◆ KUTIPAN DOKUMEN ◆
....

Jumat, 31 Mei 2013

Peraturan dan Hukum Adat Nias yang Mengutuk,Fondrakö

Pulau Nias, selain terkenal dengan eksotisme pantainya dan ombaknya yang sudah mendunia, juga terkenal dengan kekayaan budaya dan adat istiadatnya. Seperti halnya suku lainnya di Nusantara, Nias memiliki hukum adat yang telah dibuat oleh para Raja dan Tetua Adat di zaman dulu yang hingga sekarang masih tetap berlaku sekalipun sudah banyak yang berubah dan ditinggalkan.
Hukum Adat Nias ini terkenal dengan sebutan Fondrakö, yang ditetapkan untuk mengatur tata kehidupan masyarakat Nias dengan sanksi berupa kutuk bagi yang melanggarnya. Menurut Viktor Zebua, istilah Fondrakö berasal dari kata rakö, artinya: tetapkan dengan sumpah dan sanksi kutuk. Fondrakö merupakan forum musyawarah, penetapan, dan pengesahan adat dan hukum. Bagi yang mematuhi fondrakö akan mendapat berkat dan yang melanggar akan mendapat kutukan dan sanksi.
Seperti halnya mitos tentang asal-usul orang Nias yang konon diturunkan “nidada” dari langit “Tetehöli Ana’a”, maka Fondrakö ini diturunkan bersama dengan Hia Walangi Sinada di daerah Gomo (Bagian Selatan Nias). Seiring dengan bertambahnya jumlah penduduk Nias maka para raja dan tetua adat bermufakat untuk membaharui peraturan yang ada sesuai dengan kondisi dan kebutuhan masing-masing rakyatnya.
Proses pengesahan Fondrakö ini terkesan mistis dan mengerikan (menurut penulis), karena melibatkan binatang atau benda yang diumpamakan sebagai siksaan atau kutuk yang akan dialami oleh para pelanggarnya. Fondrakö ini dilaksanakan di “Arö Gosali” (Rumah musyawarah) yang dihadiri oleh raja dan para tetua adat. Mereka menetapkan Fondrakö dengan menggunakan ayam, lidi, dan timah panas. Salah seorang tetua adat akan mematah-matahkan lidi atau kaki dan sayap ayam serta menuangkan timah panas ke dalam mulut ayam tersebut. Saat melakukan ritual tersebut, dia akan mengucapkan kutuk “Barangsiapa yang melanggar segala sesuatu yang telah ditetapkan dalam Mondrakö ini, maka dia akan segera mati (patah seperti lidi), atau disiksa seperti ayam yang kaki dan tangannya patah serta segala yang dimakannya akan terasa panas seperti timah panas yang dimasukkan ke mulut ayam”. Terkadang, mereka juga menggunakan kucing atau anjing dengan kutuk “Lö mowa’a ba danö ba lö molehe ba mbanua” yang artinya tidak bakalan memiliki keturunan.

....

◆ DATA YANG DIBERIKAN ◆
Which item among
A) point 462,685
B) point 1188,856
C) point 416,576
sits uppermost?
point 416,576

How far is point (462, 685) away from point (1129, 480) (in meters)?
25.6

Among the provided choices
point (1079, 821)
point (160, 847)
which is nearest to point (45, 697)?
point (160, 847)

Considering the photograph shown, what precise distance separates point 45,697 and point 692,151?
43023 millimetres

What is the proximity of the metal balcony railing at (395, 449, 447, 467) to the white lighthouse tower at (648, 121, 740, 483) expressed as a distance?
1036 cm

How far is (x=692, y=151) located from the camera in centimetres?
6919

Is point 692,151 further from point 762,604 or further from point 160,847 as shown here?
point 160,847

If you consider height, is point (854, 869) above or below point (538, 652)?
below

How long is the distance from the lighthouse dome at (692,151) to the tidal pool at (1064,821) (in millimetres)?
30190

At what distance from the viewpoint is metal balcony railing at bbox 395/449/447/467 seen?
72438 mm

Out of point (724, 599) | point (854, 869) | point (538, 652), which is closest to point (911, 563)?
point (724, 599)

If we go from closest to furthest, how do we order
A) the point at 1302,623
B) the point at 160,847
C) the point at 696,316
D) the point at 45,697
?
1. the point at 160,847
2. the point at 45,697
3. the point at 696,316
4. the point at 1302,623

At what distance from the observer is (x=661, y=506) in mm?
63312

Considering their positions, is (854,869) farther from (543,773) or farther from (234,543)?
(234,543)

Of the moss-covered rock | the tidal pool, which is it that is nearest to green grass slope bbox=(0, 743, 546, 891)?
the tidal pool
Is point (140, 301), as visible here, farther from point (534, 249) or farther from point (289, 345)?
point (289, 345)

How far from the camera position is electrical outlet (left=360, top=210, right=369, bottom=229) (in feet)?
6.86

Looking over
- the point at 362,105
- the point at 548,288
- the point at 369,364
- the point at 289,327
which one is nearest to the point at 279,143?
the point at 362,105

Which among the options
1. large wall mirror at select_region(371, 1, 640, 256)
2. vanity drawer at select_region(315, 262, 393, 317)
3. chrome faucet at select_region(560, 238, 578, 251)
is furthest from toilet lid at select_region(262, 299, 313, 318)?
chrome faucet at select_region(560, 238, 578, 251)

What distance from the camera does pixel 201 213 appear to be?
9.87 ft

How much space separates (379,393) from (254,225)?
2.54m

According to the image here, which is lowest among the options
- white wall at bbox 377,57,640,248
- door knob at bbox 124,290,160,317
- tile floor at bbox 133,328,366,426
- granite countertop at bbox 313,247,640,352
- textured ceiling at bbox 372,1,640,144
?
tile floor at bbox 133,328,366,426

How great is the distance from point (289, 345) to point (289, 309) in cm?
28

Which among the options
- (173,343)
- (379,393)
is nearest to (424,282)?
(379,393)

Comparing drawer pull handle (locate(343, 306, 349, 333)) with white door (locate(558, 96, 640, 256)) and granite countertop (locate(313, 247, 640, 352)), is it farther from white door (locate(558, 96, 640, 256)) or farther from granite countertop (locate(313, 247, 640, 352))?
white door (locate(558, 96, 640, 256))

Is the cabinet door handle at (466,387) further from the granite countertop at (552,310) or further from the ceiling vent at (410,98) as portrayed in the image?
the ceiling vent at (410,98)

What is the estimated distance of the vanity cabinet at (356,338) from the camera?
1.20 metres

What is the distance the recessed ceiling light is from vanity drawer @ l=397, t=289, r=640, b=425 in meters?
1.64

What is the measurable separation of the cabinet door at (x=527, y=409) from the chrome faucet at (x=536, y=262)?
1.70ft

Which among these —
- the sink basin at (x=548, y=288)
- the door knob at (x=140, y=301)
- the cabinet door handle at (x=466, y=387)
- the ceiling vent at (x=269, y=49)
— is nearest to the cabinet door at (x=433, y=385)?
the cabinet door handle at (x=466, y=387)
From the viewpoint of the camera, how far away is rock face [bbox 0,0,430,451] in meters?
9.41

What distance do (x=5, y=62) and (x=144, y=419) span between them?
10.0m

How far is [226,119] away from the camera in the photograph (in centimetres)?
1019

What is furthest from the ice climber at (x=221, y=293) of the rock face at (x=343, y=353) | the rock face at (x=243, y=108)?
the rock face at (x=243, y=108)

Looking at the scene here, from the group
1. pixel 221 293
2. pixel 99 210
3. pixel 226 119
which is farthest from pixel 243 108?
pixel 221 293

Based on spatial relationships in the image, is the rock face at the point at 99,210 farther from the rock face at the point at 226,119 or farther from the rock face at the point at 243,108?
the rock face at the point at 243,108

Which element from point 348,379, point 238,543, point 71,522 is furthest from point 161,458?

....

◆ YANG PERLU DIKERJAKAN ◆
1) Menurut teks tentang Fondrakö, mengapa proses pengesahannya terkesan mistis dan mengerikan? Jawab dalam satu sampai tiga kalimat.
2) Tolong lanjutkan teks tentang Fondrakö mulai setelah kalimat terakhirnya.

◆ JAWABAN TERTULIS ◆
1) Proses pengesahan Fondrakö terkesan mistis dan mengerikan karena melibatkan binatang atau benda yang diumpamakan sebagai siksaan atau kutuk bagi para pelanggarnya. Dalam ritualnya, seorang tetua adat mematahkan lidi atau kaki dan sayap ayam serta menuangkan timah panas ke mulut ayam sambil mengucapkan kutuk bahwa pelanggar akan mengalami nasib serupa.

2)
Pada masa itu (terutama sebelum masuknya ajaran agama Kristen ke Pulau Nias), Fondrakö ini sangat dipercaya memiliki kekuatan dan banyak yang mengalami kutuk seperti yang telah ditetapkan para tetua tersebut. Selain Fondrakö, adapula hukuman lainnya bagi individu yang melanggar peraturan, mulai dari denda emas dan babi, hingga hukuman pancung (leher dipenggal). Proses memancung leher adalah dengan menidurkan orang yang akan dihukum di atas tanah dan lehernya diletakkan di atas batang pisang, barulah eksekusi dilakukan.
Seperti halnya raja-raja lainnya, Fondrakö juga dilakukan di Talu Nidanoi dan Laraga (daerah Gunungsitoli Idanoi dan Gunungsitoli Selatan) oleh dua raja besar di masa itu yakni Balugu Samönö Ba’uwudanö (Mado Harefa) dan Balugu Tuha Badanö (Mado Zebua). Seiring dengan perkembangan zaman dan pengenalan masyarakat akan agama maka kepercayaan akan kutuk tersebut sudah mulai berkurang (sekalipun masih ada yang hingga saat ini masih mempercayainya, terutama para tetua-tetua adat di Pulau Nias). Sementara hukuman pancung sudah mulai berkurang di Nias sejak kedatangan para misionaris yang menyebarkan agama kristen sejak tahun 1830.
Penulis pernah mendengar cerita dari para orang tua di masa kecil, bahwa apabila kedapatan orang yang berbuat zina maka akan dikenakan hukuman pancung baik pria maupun wanitanya. Dahulu, komunikasi antara pria dan wanita yang tidak memiliki hubungan saudara sangatlah dibatasi, apalagi bila sampai ketahuan pacaran. Dilarang mengganggu atau melirik anak gadis orang bahkan mengerlingkan mata sekalipun, apabila ketahuan maka bersiap-siaplah untuk digebuki oleh saudara-saudara si cewek. Pertengakaran antar kampung seringkali diawali oleh masalah “melirik atau mengganggu cewek” di masa lampau. Bahkan sekalipun sudah bertunangan, pria dan wanita tidak boleh bertemu. Mereka baru bisa bersama setelah menikah. Sistem perjodohan berlaku pada masa itu, seringkali pengantin perempuan baru mengenal wajah pengantin prianya setelah acara pernikahan. Sehingga apapun dan bagaimanapun kondisi yang menjadi pendampingnya harus diterima, sekalipun dia cacat ataupun sudah tua. Terima saja apa adanya.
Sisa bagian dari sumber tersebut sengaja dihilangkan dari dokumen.